Un cadre juridique modernisé, mais une pratique encore limitée
Le Maroc dispose depuis 2015 d’un cadre légal pour les PPP, renforcé par la loi 86-12. Cependant, celuici reste peu adapté à la complexité des projets d’envergure. Les investisseurs privés se heurtent à un environnement réglementaire instable, caractérisé par une absence de standardisation des contrats et des mécanismes de règlement des différends insuffisamment clairs. «Le cadre institutionnel et réglementaire présente encore de nombreuses carences. Il est trop morcelé, peu lisible, et cela dissuade bon nombre d’acteurs internationaux de s’y engager sur le long terme», explique Hassan Edman, professeur en économie et gestion à la faculté des sciences juridiques, économiques et sociales d’Agadir. Et d’ajouter que «cette insécurité juridique est accentuée par le flou entourant les garanties financières de l’État et la possibilité de révision unilatérale des contrats par les autorités publiques. Ce risque, loin d’être théorique, renforce la méfiance des investisseurs et pousse certains porteurs de projets à se détourner du marché marocain.
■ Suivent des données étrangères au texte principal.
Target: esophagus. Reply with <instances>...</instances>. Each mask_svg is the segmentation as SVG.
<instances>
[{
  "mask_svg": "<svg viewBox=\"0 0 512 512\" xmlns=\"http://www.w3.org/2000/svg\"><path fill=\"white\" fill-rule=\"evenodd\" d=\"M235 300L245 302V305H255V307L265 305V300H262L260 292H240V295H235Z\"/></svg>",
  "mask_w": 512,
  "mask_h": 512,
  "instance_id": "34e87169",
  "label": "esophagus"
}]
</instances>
De plus, le processus d’appel d’offres, long et parfois opaque, ralentit la dynamique de mobilisation du capital privé». Au-delà des questions juridiques, les difficultés sont aussi budgétaires. L’État, engagé dans une politique stricte de maîtrise des dépenses publiques, peine à offrir les garanties souveraines nécessaires à la sécurisation des PPP, surtout pour les projets aux besoins de financement élevés. «La dernière circulaire du gouvernement sur les priorités budgétaires 2026-2028 insiste sur la nécessité de rationaliser les dépenses, ce qui réduit la capacité de l’État à soutenir les grands projets comme ceux du Mondial 2030», souligne Edman. Par ailleurs, les PPP, censés alléger la charge financière publique, peuvent au contraire devenir plus coûteux que les investissements directs, notamment en raison des primes de risque exigées par les partenaires privés. Les projets liés aux grands événements sportifs à venir représentent un test grandeur nature pour la gouvernance publique. Pour réussir, il faut une coordination étroite entre les ministères, les collectivités locales et les entreprises publiques. Or, cette coordination est encore embryonnaire. De plus, la commission nationale des PPP prévue par la loi n’a pas été mise en place.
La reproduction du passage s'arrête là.